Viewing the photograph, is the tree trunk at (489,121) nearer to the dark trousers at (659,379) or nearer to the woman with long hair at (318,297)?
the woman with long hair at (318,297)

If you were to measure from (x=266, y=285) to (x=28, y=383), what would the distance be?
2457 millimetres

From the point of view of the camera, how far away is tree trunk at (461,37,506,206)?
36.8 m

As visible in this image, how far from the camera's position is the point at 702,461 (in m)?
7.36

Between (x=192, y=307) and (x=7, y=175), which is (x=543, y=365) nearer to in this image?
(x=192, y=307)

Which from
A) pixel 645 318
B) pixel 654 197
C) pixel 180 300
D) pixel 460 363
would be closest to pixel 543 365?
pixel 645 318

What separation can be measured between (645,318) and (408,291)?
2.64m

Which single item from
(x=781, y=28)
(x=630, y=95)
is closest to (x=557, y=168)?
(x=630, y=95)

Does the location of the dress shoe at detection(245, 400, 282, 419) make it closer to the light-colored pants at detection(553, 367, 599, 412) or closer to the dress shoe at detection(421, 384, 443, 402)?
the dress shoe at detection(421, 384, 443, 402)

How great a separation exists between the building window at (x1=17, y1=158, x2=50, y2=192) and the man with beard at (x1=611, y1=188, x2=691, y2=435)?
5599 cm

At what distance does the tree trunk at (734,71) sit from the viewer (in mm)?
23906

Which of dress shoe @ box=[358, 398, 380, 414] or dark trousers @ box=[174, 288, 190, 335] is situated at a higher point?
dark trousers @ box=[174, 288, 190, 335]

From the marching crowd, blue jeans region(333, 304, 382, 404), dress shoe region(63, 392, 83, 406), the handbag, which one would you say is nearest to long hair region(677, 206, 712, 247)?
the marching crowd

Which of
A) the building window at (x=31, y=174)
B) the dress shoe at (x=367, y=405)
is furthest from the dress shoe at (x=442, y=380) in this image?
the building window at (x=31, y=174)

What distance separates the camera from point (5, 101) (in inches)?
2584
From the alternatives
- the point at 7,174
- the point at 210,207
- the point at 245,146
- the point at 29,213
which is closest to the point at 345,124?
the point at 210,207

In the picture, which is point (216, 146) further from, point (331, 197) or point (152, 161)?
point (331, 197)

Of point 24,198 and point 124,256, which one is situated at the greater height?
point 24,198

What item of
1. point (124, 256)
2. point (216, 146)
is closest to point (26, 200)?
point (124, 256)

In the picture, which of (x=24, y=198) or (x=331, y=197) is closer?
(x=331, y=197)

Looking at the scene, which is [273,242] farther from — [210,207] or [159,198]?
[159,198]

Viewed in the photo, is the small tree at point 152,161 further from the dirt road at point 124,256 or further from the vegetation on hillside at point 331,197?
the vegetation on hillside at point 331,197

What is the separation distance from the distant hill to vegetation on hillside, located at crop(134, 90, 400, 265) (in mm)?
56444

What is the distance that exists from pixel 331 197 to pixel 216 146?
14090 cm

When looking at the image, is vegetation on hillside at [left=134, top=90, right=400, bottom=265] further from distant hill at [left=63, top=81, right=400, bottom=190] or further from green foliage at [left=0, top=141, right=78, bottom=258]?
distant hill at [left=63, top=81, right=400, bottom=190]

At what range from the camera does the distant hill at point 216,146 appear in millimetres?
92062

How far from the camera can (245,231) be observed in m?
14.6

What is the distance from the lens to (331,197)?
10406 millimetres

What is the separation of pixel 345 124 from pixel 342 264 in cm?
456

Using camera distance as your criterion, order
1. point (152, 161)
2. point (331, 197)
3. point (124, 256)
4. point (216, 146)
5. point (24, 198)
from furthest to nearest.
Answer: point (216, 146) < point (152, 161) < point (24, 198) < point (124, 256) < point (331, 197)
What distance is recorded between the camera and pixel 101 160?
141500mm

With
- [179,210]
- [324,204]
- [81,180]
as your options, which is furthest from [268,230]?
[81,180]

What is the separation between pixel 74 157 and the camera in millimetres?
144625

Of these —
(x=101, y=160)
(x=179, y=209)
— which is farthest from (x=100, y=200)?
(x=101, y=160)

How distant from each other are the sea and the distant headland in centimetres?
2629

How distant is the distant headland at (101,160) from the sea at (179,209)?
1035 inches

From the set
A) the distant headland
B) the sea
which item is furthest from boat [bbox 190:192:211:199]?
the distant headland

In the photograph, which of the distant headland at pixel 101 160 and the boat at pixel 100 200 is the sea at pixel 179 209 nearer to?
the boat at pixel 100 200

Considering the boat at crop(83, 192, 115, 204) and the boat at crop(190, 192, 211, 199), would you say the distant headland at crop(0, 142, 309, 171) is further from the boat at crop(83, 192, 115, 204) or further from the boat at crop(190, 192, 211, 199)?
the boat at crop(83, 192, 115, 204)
___
Your goal
Print every record above exactly as written.

Result of the exercise
Viewing the photograph, is the tree trunk at (489,121) nearer to the dark trousers at (659,379) or nearer to the woman with long hair at (318,297)?
the woman with long hair at (318,297)

If you were to measure from (x=266, y=285) to (x=28, y=383), what would the distance be?
2457 millimetres

From the point of view of the camera, how far away is tree trunk at (461,37,506,206)?
36.8 m

As visible in this image, how far from the camera's position is the point at 702,461 (in m)?
7.36

Between (x=192, y=307) and (x=7, y=175), which is (x=543, y=365) nearer to in this image?
(x=192, y=307)

Which from
A) pixel 645 318
B) pixel 654 197
C) pixel 180 300
D) pixel 460 363
would be closest to pixel 543 365?
pixel 645 318

What separation can be measured between (645,318) and (408,291)?
2.64m

Which single item from
(x=781, y=28)
(x=630, y=95)
is closest to (x=557, y=168)?
(x=630, y=95)

Does the location of the dress shoe at detection(245, 400, 282, 419) make it closer to the light-colored pants at detection(553, 367, 599, 412) or closer to the dress shoe at detection(421, 384, 443, 402)?
the dress shoe at detection(421, 384, 443, 402)

How great a separation exists between the building window at (x1=17, y1=158, x2=50, y2=192) and the man with beard at (x1=611, y1=188, x2=691, y2=435)?
5599 cm

At what distance does the tree trunk at (734,71) sit from the viewer (in mm)?
23906

Which of dress shoe @ box=[358, 398, 380, 414] or dark trousers @ box=[174, 288, 190, 335] is situated at a higher point?
dark trousers @ box=[174, 288, 190, 335]

From the marching crowd, blue jeans region(333, 304, 382, 404), dress shoe region(63, 392, 83, 406), the handbag, which one would you say is nearest to long hair region(677, 206, 712, 247)?
the marching crowd

Which of
A) the building window at (x=31, y=174)
B) the dress shoe at (x=367, y=405)
is furthest from the dress shoe at (x=442, y=380) in this image?
the building window at (x=31, y=174)

What distance separates the camera from point (5, 101) (in inches)?
2584
From the alternatives
- the point at 7,174
- the point at 210,207
- the point at 245,146
- the point at 29,213
which is closest to the point at 345,124?
the point at 210,207

In the picture, which is point (216, 146) further from, point (331, 197) or point (152, 161)?
point (331, 197)

Of point 24,198 and point 124,256, which one is situated at the greater height?
point 24,198

What item of
1. point (124, 256)
2. point (216, 146)
is closest to point (26, 200)?
point (124, 256)

In the picture, which of (x=24, y=198) or (x=331, y=197) is closer?
(x=331, y=197)

Looking at the scene, which is [273,242] farther from — [210,207] or [159,198]?
[159,198]

Viewed in the photo, is the small tree at point 152,161 further from the dirt road at point 124,256 or further from the vegetation on hillside at point 331,197?
the vegetation on hillside at point 331,197

What is the separation distance from the distant hill to vegetation on hillside, located at crop(134, 90, 400, 265) (in mm)?
56444

What is the distance that exists from pixel 331 197 to pixel 216 146?
14090 cm

When looking at the image, is vegetation on hillside at [left=134, top=90, right=400, bottom=265] further from distant hill at [left=63, top=81, right=400, bottom=190] or further from green foliage at [left=0, top=141, right=78, bottom=258]?
distant hill at [left=63, top=81, right=400, bottom=190]

At what range from the camera does the distant hill at point 216,146 appear in millimetres?
92062

How far from the camera can (245,231) be observed in m?
14.6

What is the distance from the lens to (331,197)?
10406 millimetres

What is the separation of pixel 345 124 from pixel 342 264 in cm?
456

Using camera distance as your criterion, order
1. point (152, 161)
2. point (331, 197)
3. point (124, 256)
4. point (216, 146)
5. point (24, 198)
from furthest to nearest.
Answer: point (216, 146) < point (152, 161) < point (24, 198) < point (124, 256) < point (331, 197)
What distance is recorded between the camera and pixel 101 160?
141500mm

With
- [179,210]
- [324,204]
- [81,180]
as your options, which is furthest from [268,230]?
[81,180]

What is the separation between pixel 74 157 and the camera in millimetres?
144625

Of these —
(x=101, y=160)
(x=179, y=209)
— which is farthest from (x=100, y=200)?
(x=101, y=160)

How distant from each other are the sea and the distant headland in centimetres?
2629

How distant is the distant headland at (101,160) from the sea at (179,209)?
1035 inches

From the set
A) the distant headland
B) the sea
which item is furthest from boat [bbox 190:192:211:199]?
the distant headland

In the photograph, which of the distant headland at pixel 101 160 and the boat at pixel 100 200 is the sea at pixel 179 209 nearer to?
the boat at pixel 100 200

Considering the boat at crop(83, 192, 115, 204) and the boat at crop(190, 192, 211, 199), would you say the distant headland at crop(0, 142, 309, 171) is further from the boat at crop(83, 192, 115, 204) or further from the boat at crop(190, 192, 211, 199)?
the boat at crop(83, 192, 115, 204)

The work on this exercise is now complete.